Una decisione dell’Unione Europea, non solo italiana
La misura nasce da un accordo del Consiglio dell’Unione Europea nell’ambito della riforma delle dogane. L’obiettivo è armonizzare e semplificare la gestione delle cosiddette “piccole spedizioni”, cioè i pacchi di basso valore che arrivano da Paesi extra-UE, soprattutto attraverso l’e-commerce globale.
Non si tratta quindi di una tassa nazionale italiana, ma di un dazio europeo temporaneo applicato in modo uniforme in tutti gli Stati membri.
Cosa prevede la nuova regola
Dal 1° luglio 2026 è entrato in vigore un cambiamento importante:
- viene eliminata l’esenzione doganale per i pacchi sotto i 150 euro provenienti da Paesi extra UE
- viene introdotto un dazio forfettario di 3 euro per ogni spedizione o articolo contenuto nei pacchi di basso valore
In pratica, fino a oggi molti piccoli acquisti internazionali entravano in Europa senza dazi. Con la nuova norma, anche i pacchi economici saranno soggetti a un contributo fisso.
Chi paga i 3 euro?
Formalmente, il costo viene applicato all’importazione e quindi alle piattaforme o agli operatori logistici che gestiscono la spedizione. Tuttavia, nella pratica, è molto probabile che il costo venga trasferito al consumatore finale, integrandosi nel prezzo o nelle spese di spedizione.
È un meccanismo tipico delle politiche doganali: il costo nasce “a monte”, ma si riflette a valle sul prezzo d’acquisto.
Perché l’Europa ha introdotto questa misura
Le motivazioni sono principalmente tre:
1. Concorrenza tra e-commerce
Molti marketplace extra-UE hanno potuto crescere grazie all’esenzione sui piccoli pacchi, creando una forte pressione sui venditori europei.
2. Controlli e sicurezza
La crescita esponenziale dei pacchi ha reso più difficile il controllo doganale su qualità, sicurezza dei prodotti e corretta dichiarazione dei valori.
3. Costi logistici e ambientali
Gestire miliardi di spedizioni di piccolo valore ha un impatto significativo sulle infrastrutture e sull’ambiente.

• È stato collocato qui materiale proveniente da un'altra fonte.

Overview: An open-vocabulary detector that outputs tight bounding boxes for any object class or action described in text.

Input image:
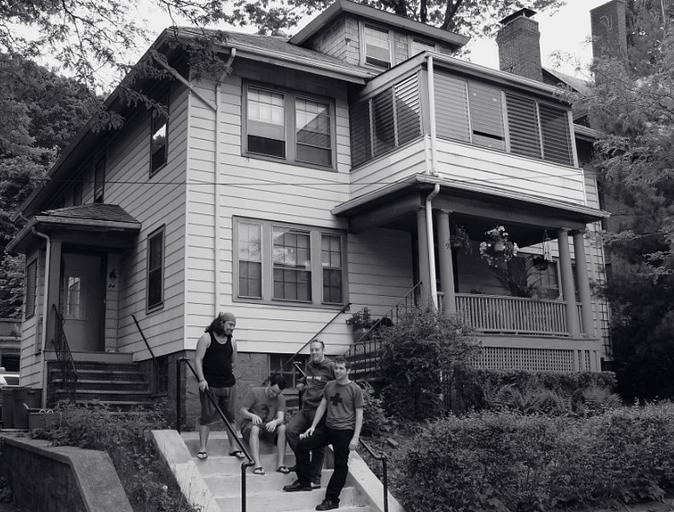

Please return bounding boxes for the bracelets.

Attenzione a non confondere le misure
Un punto importante: in Italia si è discusso anche di una possibile tassa aggiuntiva nazionale di circa 2 euro sui pacchi extra-UE. Tuttavia, questa misura è separata da quella europea e, in alcuni casi, è stata rinviata o ricalibrata per evitare sovrapposizioni.
Questo significa che il famoso “+3 euro” non è una tassa italiana, ma una norma UE, mentre eventuali contributi nazionali sono un capitolo distinto e ancora in evoluzione.

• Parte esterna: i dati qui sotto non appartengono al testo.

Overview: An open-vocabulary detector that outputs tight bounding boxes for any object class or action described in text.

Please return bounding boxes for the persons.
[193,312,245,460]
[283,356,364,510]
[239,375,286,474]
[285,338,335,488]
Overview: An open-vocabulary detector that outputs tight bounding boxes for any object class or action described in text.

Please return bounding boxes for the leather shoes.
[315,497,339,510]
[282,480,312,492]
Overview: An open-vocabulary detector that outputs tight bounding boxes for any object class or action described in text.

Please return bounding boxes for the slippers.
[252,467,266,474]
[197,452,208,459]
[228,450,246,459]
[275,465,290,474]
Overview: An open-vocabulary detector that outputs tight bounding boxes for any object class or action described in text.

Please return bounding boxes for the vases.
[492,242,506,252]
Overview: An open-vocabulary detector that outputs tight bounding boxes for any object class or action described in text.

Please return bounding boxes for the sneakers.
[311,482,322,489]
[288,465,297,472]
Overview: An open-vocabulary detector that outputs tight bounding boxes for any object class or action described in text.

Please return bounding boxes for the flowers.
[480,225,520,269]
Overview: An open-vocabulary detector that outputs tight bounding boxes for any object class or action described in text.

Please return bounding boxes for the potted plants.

Cosa cambia per chi compra online
Per chi acquista da piattaforme extra-UE come marketplace internazionali, l’effetto più concreto sarà un piccolo aumento del costo finale dei prodotti più economici. Per questo motivo è lecito pensare che i consumatori faranno più attenzione ad acquistare meno cose, soprattutto di poco valore che, oltre a inquinare, fanno grande concorrenza ai prodotti di qualità
Non si tratta di un aumento drastico, ma di un cambiamento strutturale del sistema: l’Europa sta progressivamente chiudendo le “zone franche” doganali per rendere più equo il mercato interno e più trasparente la fiscalità dell’e-commerce.

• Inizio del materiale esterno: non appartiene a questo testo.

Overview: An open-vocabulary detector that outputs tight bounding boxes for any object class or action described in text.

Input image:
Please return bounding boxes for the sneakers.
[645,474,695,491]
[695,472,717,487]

La “tassa dei 3 euro” non è una tassa sui pacchi in generale, né una misura italiana isolata. È un dazio europeo sulle piccole spedizioni extra-UE, pensato per riequilibrare il mercato dell’e-commerce e semplificare la gestione doganale.
Piccolo importo, grande cambiamento: perché segna la fine dell’era delle spedizioni extra-UE completamente esenti da costi doganali.